Falmouth High School’s graduating seniors, their families, and school administrators have decided to postpone the high school’s graduation to Saturday, July 25.

When it became clear that a traditional graduation ceremony at the school’s field house on June 6 would not be possible, Principal Mary W. Gans and her team sent an email to graduating seniors and their families asking for alternative graduation ideas.

That survey yielded four top choices, which Ms. Gans shared in a second email to students and families, asking them to take a vote on the options they liked best.

The first option was to hold a completely virtual ceremony with caps and gowns mailed to students so that they can take and share individual photos. The virtual ceremony would include prerecorded speeches and as much “pomp and circumstance” as possible, Ms. Gans said.

The second option was to invite each graduating senior with up to four family members to the field house for a scheduled 15-minute block to film the handing-out of diplomas and the cap toss. Ryan P. Webber, a video production teacher, the town’s educational access television coordinator and the Falmouth Public Schools webmaster, would incorporate all the videos into a single virtual ceremony video.

“It would take six to seven full days to do this with about 200 graduates, so it would take significant time and effort, but we’re willing to do it if that’s what the seniors want,” Ms. Gans said.

The third option was to invite graduating seniors in groups of up to 10 onto the main high school field and do a similar video with the students receiving diplomas and tossing caps while maintaining social distance.

The fourth option was to host an in-person graduation ceremony in the field house later in the summer when it is determined safe to do so.

Ms. Gans reported to the school committee on Tuesday, May 12, that the consensus of the high school’s seniors and their parents was to postpone the graduation ceremony until the summer, out of a “desire and hope for a live ceremony.”

Ms. Gans met with senior class officials to choose a date. They decided to avoid August because some seniors could be on their way to other places by then. Getting as far into the summer as possible while avoiding August, they chose July 25. The school committee approved the new date unanimously.

“We know there is the likelihood that there will be restrictions in place,” Ms. Gans said. “The governor will announce his plan for re-opening the state on May 18, and we will have to abide by that. But we will be innovative and creative.”

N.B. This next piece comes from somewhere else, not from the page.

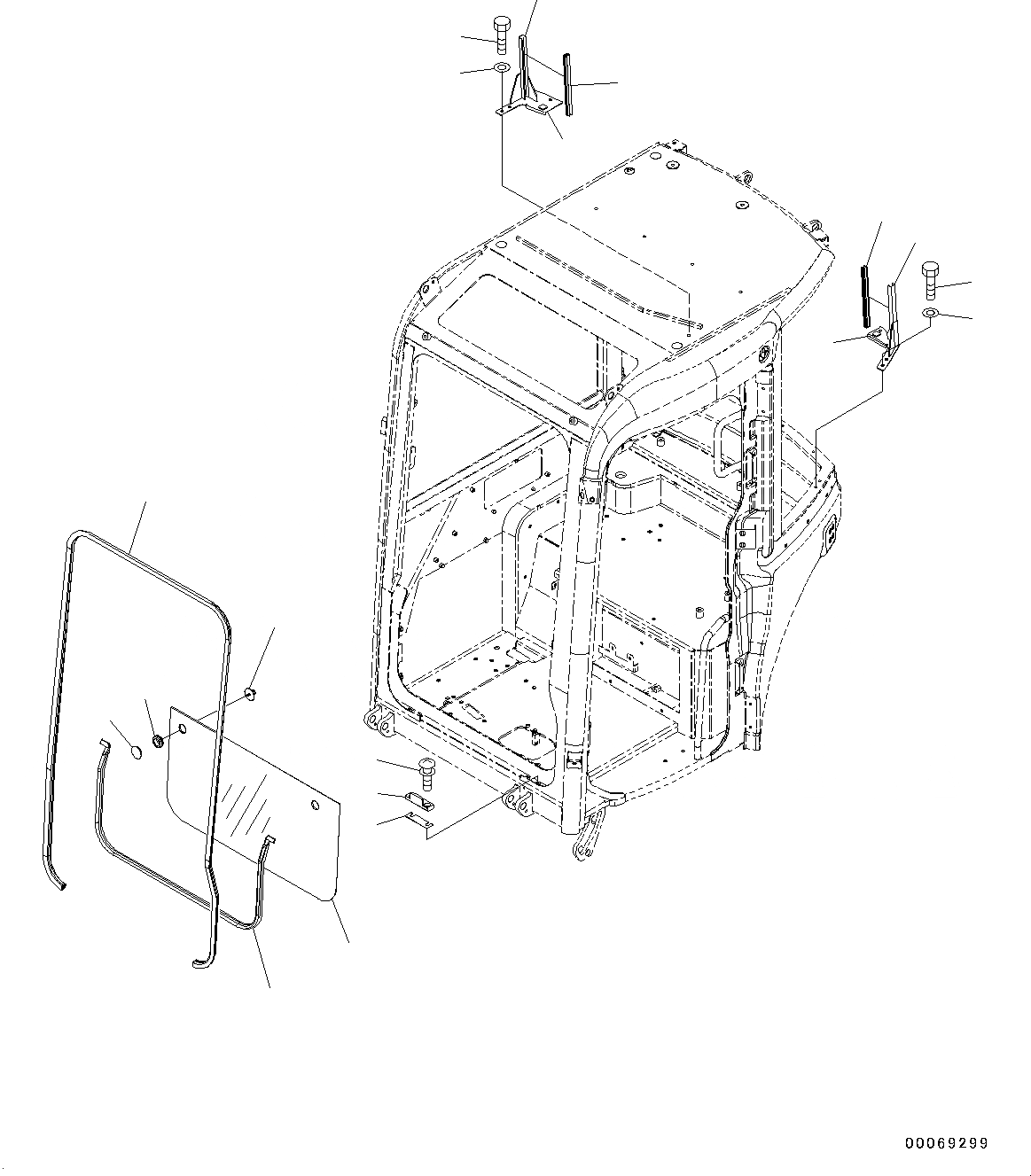 00069299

“Everyone understands that we are living in uncertain times and we will have to base the graduation plans on Governor Baker’s and the health department’s summer guidance and advisories,” Dr. Duerr cautioned in an email last week.

School committee member Andrea Thorrold thanked Ms. Gans for her clear communication to high school seniors and their parents.

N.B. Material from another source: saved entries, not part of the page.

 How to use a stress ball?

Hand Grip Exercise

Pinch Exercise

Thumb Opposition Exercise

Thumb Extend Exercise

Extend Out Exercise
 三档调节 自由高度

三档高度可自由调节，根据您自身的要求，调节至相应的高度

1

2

Vice chairwoman Kelly Welch thanked Ms. Gans for making clear that everyone needs to “moderate their hope” for a live graduation.

Committee member John Furnari complimented Ms. Gans for addressing the difficult issues, and for being a “steady force” for the high school.

Committee member Melissa Keefe expressed gratitude for the input from the seniors, and said she was “proud of their maturity.” “They have missed out on so much, and it’s not fair,” she said. “I am proud of them for understanding the position the school committee is in.”

Committee chairman William Rider said of the rescheduled live graduation, “I would love for these seniors to have that opportunity.”